佐藤流司、福澤 侑、spiからなる音楽パフォーマンスユニット・ZIPANG OPERAが、6月24日に3rd EP『ZIPANGRIMM(読み:ジパングリム)』をリリースする。

タイトルは「ZIPANG」と『グリム童話』を掛け合わせた造語。今作よりspiが本格的にプロデュースに参画し、楽曲ごとに異なる物語が集まりEP全体でひとつの世界を構想するという、新たなアプローチに挑んだ作品となっている。

CDリリースとしては約7ヶ月ぶりとなる本作について、先行配信曲「Kick It Down」「Rainy Heart」を軸に、制作の裏側やボーカルディレクションなど、3人のクリエイティブの核心に迫るオフィシャルインタビューをお届けする。

――6月24日にリリースされる『ZIPANGRIMM』、今回はspiさんがプロデュースに関わられたと聞きました。この制作について、まずはタイトルが気になっています。
spi:「ZIPANG」と『グリム童話』を合わせて『ZIPANGRIMM』。今回は「歌劇」に立ち返って、EP自体をストーリーとして、歌詞を全部それと絡めるという方向性がありました。“物語”と音楽をリンクさせ、かつ悲劇性みたいなものをZIPANG OPERAが背負うことで、共感が生まれて、孤独が消えるような作品にできたらと。それについて考えながら、出てきたアイデアが『グリム童話』でした。3人とも大人なのに童心があるし、クールな物語が似合う人たちだなと感じるんですよ。

――なるほど。
spi:日本の和の表現と、西洋のおとぎ話のダークさ、その教訓が混ざり合う。新しい現代の日本の童話みたいなものを曲の歌詞や世界観で作りたかったんです。歌詞自体は社会風刺だったりするので、これがライブでどう表現できるか……。やりがいのある作業ですね。

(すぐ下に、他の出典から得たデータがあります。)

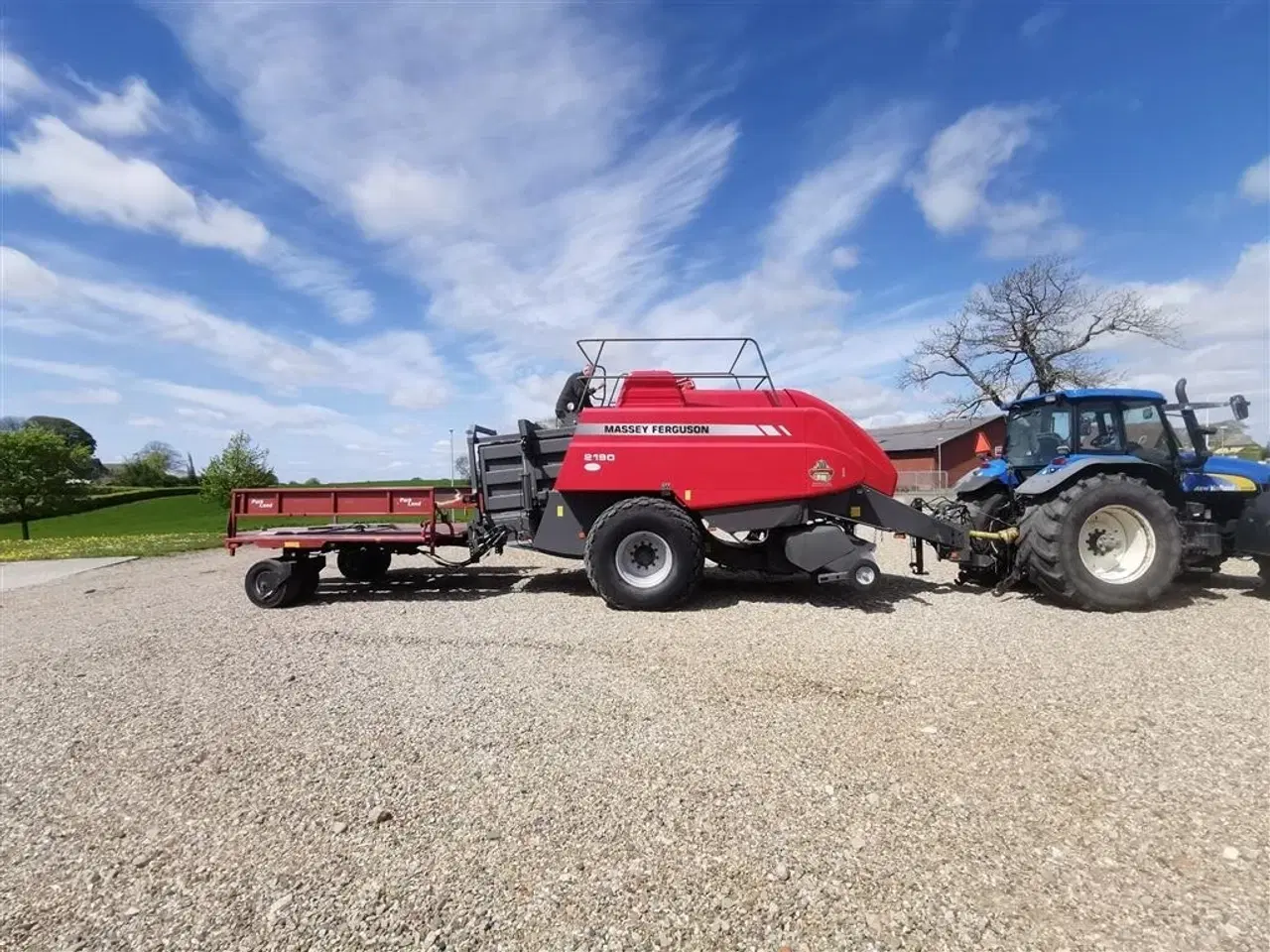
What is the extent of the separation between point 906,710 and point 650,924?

――福澤さんは本作について「新しい挑戦」と表現されていました。
福澤:これから新しいものをさらに作らないといけません。ZIPANG OPERAと今一番向き合ってるのはspi兄だと思いますが、自分もZIPANG OPERAで新しい感情やアイデアを得ることが多くて。

成長した自分にどの曲も刺さるんですよね。本作は僕ららしさもあるけど、そうじゃない部分も多いEPになるのかなと思ってます。

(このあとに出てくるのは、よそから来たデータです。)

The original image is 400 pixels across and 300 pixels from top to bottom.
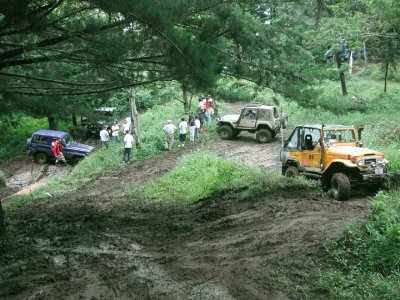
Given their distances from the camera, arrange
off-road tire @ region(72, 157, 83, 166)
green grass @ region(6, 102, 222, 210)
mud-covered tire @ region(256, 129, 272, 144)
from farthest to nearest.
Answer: off-road tire @ region(72, 157, 83, 166) < mud-covered tire @ region(256, 129, 272, 144) < green grass @ region(6, 102, 222, 210)

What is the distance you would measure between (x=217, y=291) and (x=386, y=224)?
2715 millimetres

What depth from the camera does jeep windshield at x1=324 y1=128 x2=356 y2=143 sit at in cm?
1256

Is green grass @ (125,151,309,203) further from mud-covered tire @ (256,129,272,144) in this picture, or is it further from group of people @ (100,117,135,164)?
mud-covered tire @ (256,129,272,144)

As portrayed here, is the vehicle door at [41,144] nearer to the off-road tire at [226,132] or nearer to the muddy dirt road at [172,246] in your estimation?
the off-road tire at [226,132]

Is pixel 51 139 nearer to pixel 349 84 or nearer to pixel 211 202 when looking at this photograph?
pixel 211 202

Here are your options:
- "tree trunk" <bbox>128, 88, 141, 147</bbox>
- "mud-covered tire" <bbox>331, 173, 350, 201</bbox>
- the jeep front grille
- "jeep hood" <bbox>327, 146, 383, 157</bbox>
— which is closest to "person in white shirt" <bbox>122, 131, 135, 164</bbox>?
"tree trunk" <bbox>128, 88, 141, 147</bbox>

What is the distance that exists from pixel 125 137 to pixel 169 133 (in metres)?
2.52

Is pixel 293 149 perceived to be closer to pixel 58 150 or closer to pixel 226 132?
pixel 226 132

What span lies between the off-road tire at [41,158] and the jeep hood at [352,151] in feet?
54.6

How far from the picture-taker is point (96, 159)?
21594 millimetres

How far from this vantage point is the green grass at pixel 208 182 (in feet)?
41.1

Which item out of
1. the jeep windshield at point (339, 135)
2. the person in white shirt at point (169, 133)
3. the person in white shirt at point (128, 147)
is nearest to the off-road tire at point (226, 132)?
the person in white shirt at point (169, 133)

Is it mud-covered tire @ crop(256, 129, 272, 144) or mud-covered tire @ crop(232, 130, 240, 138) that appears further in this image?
mud-covered tire @ crop(232, 130, 240, 138)

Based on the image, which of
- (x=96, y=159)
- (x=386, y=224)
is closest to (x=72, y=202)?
(x=96, y=159)
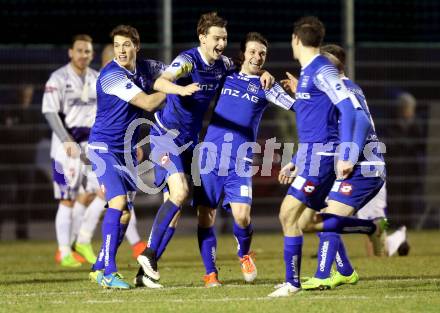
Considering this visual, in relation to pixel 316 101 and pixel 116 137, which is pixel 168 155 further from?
pixel 316 101

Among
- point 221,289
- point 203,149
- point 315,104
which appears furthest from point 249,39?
point 221,289

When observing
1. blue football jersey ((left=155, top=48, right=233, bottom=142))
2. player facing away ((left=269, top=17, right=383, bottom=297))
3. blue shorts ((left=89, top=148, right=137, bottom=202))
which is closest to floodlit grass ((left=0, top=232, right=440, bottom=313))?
player facing away ((left=269, top=17, right=383, bottom=297))

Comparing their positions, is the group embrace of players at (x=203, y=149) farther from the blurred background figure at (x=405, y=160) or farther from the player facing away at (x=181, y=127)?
the blurred background figure at (x=405, y=160)

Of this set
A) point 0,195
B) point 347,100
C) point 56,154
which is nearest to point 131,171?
point 347,100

佐藤:spiくんがプロデュースに関わることで、フォーカスが明確になりましたね。

――以前のインタビューでも、spiさんがプロデューサー視点を持っていて、大きな視点で作品を考えているなと感じていました。今回は満を持しての機会だったのでは?
spi:周りから「やってみなよ」と声をかけてもらえて、という感じです。ものづくりにあたって「聴く前と後で人生が何か少し変わっていてほしい」とか、「少しでも影響を与えるものは何なのか?」という思想や問いがないと作れないタイプなんですよ。

何を作るにしても心が伴わないと。そこで今回は制作からガッと入って、“種”を植えたイメージ。水はみんなにあげてもらって、どう育っていくかを剪定しながら「こうなったか」と見るみたいな。この“種”の共通認識を3人で共有できているのは大きいですね。「何がどう転んでも、このEPの原点はここだよね」と理解しあえている感じ。

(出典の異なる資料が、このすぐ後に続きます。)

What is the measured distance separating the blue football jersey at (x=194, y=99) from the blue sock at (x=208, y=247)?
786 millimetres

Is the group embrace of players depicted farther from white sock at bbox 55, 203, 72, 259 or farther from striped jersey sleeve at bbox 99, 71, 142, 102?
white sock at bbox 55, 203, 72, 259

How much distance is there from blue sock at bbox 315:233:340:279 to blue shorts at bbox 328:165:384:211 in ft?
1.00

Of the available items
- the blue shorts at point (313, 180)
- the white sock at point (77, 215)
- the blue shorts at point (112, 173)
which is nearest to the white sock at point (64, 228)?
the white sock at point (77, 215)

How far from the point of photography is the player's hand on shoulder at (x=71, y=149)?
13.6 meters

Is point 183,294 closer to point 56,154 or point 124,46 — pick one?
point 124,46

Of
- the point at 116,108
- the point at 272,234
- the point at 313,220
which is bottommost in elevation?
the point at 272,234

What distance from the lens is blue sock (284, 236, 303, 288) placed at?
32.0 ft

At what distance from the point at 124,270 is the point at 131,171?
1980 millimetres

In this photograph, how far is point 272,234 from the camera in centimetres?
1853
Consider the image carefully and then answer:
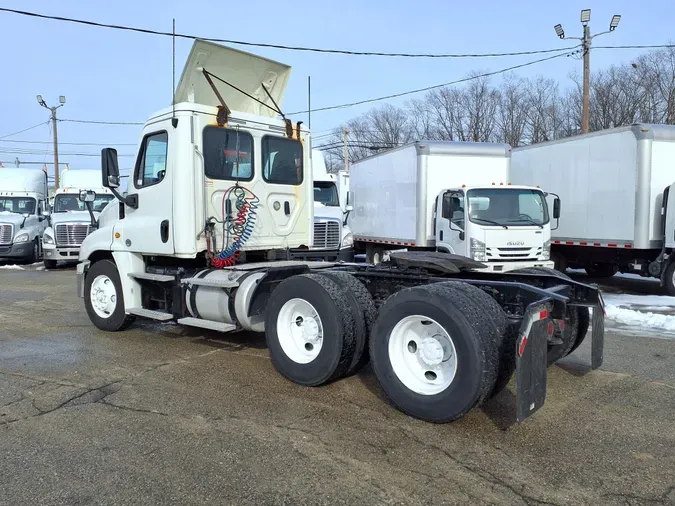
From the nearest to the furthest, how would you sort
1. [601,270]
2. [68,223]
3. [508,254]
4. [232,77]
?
1. [232,77]
2. [508,254]
3. [601,270]
4. [68,223]

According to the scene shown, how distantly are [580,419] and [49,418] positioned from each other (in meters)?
4.19

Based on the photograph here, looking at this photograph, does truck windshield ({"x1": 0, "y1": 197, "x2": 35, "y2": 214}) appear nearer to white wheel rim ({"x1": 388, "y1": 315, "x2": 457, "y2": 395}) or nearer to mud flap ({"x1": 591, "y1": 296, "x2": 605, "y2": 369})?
white wheel rim ({"x1": 388, "y1": 315, "x2": 457, "y2": 395})

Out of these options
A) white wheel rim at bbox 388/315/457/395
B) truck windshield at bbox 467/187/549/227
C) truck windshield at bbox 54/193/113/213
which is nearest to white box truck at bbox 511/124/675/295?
truck windshield at bbox 467/187/549/227

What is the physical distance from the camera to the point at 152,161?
23.4ft

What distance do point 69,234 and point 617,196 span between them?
585 inches

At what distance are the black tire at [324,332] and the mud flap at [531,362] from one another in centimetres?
164

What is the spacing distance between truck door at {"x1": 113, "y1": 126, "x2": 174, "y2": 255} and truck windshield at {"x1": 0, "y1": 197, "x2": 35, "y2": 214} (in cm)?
1578

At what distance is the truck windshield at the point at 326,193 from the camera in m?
14.1


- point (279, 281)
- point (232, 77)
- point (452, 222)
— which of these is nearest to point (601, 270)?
point (452, 222)

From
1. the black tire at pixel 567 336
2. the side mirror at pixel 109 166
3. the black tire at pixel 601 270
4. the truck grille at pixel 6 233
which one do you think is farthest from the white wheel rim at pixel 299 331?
the truck grille at pixel 6 233

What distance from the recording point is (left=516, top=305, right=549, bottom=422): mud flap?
3.96m

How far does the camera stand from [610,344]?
7297 millimetres

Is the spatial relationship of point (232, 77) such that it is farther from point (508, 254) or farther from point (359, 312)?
point (508, 254)

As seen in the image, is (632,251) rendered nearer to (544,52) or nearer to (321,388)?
(321,388)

――その種から咲いた花のひとつが先行配信された「Kick It Down」ですね。佐藤さんが脚本・演出を手がけた舞台『二十五億秒トリップ』のテーマソングでもありますが、どういうコンセプトで作られたんですか。
佐藤:「キックダウン」は、オートマチック車が加速するために自動的にギアを落とす機能なんですよ。さらに速くなるための「しゃがみ」。この曲を聴いたり、舞台を観てもらうことで、これからの人生を突き進んでいくような力になればいいなという意味を込めています。

福澤:僕らは正直、もう若手ではないのでここからギア上げて加速して、できることを限界が来るまで表現するっていう、今の僕らにもぴったりな曲。聴いてる人たちに挑戦する勇気を与える楽曲にもなるのかなと。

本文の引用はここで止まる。